Büyük İblis Molfinler, Taş Orman Şehri'nin koruma tılsımı olmuş ve herhangi bir gücün saldırmasını engellemişti. Sıfır Kanat'ın düşmanlarından hiçbiri, 4. Kademe varlıklar arasında neredeyse yenilmez olan bir canavarı yenebileceğinden emin değildi. Çeşitli süper güçler tüm üyelerini seferber etse bile fark etmezdi.
Ancak, Molfinler olmadan, çeşitli süper güçler artık şehre saldırmaktan korkmayacaktı. Çağrılan üç Mitik canavar bile çeşitli süper güçleri duraksatmazdı.

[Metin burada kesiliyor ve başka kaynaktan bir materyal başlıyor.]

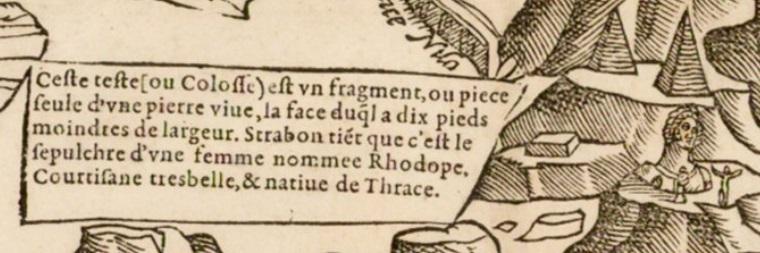 sphynx-1575-2.jpg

Molfins gittiğine göre, süper güçlerin Gizli Köşk ve Sıfır Kanat'taki casusları konuyu rapor etmek için Loncalarına koşacaktı. Süper güçlerin ordularının Taş Orman Şehri etrafında toplanması uzun sürmeyecekti ve Gizli Köşk ile Sıfır Kanat henüz başka müttefik edinmemişti...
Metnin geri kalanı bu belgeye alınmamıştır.